Qualcomm Previews Snapdragon X Elite SoC: Oryon CPU Starts in Laptops
by Ryan Smith on October 24, 2023 3:00 PM ESTWhile Qualcomm has become wildly successful in the Arm SoC market for Android smartphones, their efforts to parlay that into success in other markets has eluded them so far. The company has produced several generations of chips for Windows-on-Arm laptops, and while each has incrementally improved on matters, it’s not been enough to dislodge a highly dominant Intel. And while the lack of success of Windows-on-Arm is far from solely being Qualcomm’s fault – there’s a lot to be said for the OS and software – silicon has certainly played a part. To make serious inroads on the market, it’s not enough to produce incrementally better chips – Qualcomm needs to make a major leap in performance.

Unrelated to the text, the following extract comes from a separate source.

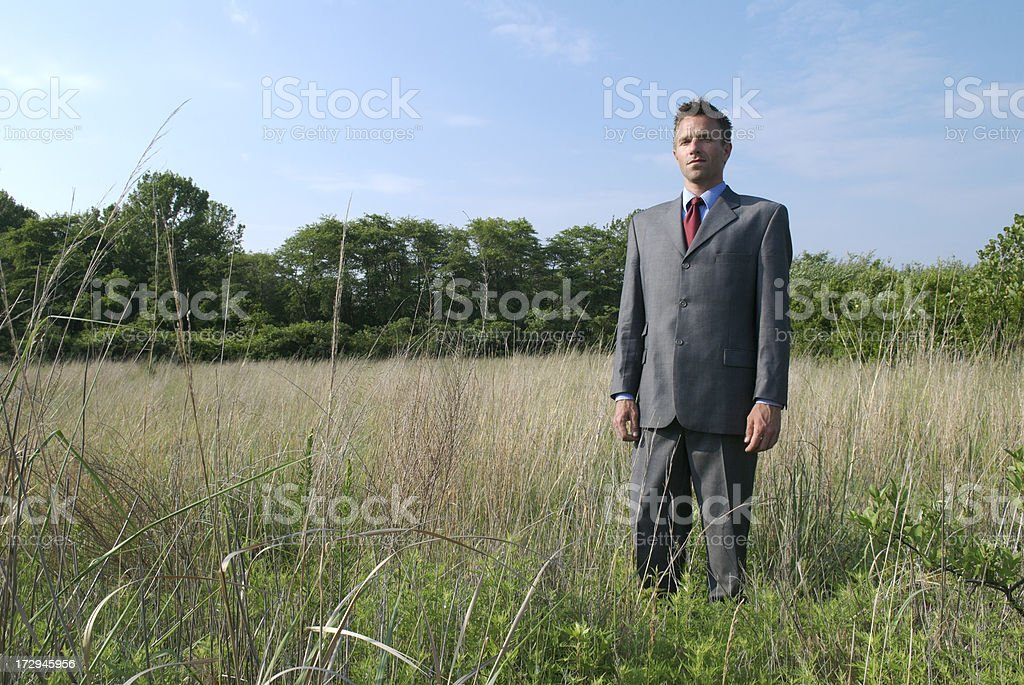 Businessman Stands in Grassy Meadow royalty-free stock photo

Now, after nearly three years of hard work, Qualcomm is getting ready to do just that. This morning, the company is previewing their upcoming Snapdragon X Elite SoC, their next-generation Arm SoC designed for Windows devices. Based on a brand-new Arm CPU core design from their Nuvia subsidiary dubbed “Oryon”, the Snapdragon X Elite is to be the tip of the iceberg for a new generation of Qualcom SoC designs. Not only is it the heart and soul of Qualcomm’s most important Windows-on-Arm SoC to date, but it will eventually be in smartphones and a whole lot more.
But we’re getting ahead of ourselves. For now let’s focus on the Snapdragon X Elite SoC and the Oryon cores underpinning it.
While this morning’s announcement from Qualcomm is far from a deep dive on the hardware, it’s our first look at what will be Qualcomm’s flagship SoC, and the new CPU cores within it. With a projected launch date of mid-2024, the first laptops based on the SoC are still several months away from hitting retail shelves – and about a year delayed overall. None the less, Qualcomm has finished their silicon development work, and with the chip’s specifications locked down, the company is now on to polishing things for a launch next year.
The Oryon CPU cores within the Snapdragon X Elite are the culmination of Qualcomm’s Nuvia acquisition from early 2021, and an even longer period of work for the Nuvia team. The ambition of the team, and the importance of the custom Arm architecture CPU cores, cannot be overstated. So the Snapdragon X Elite is going to be an interesting chip on multiple levels, as it sets the pace for the next generation of Qualcomm chip designs.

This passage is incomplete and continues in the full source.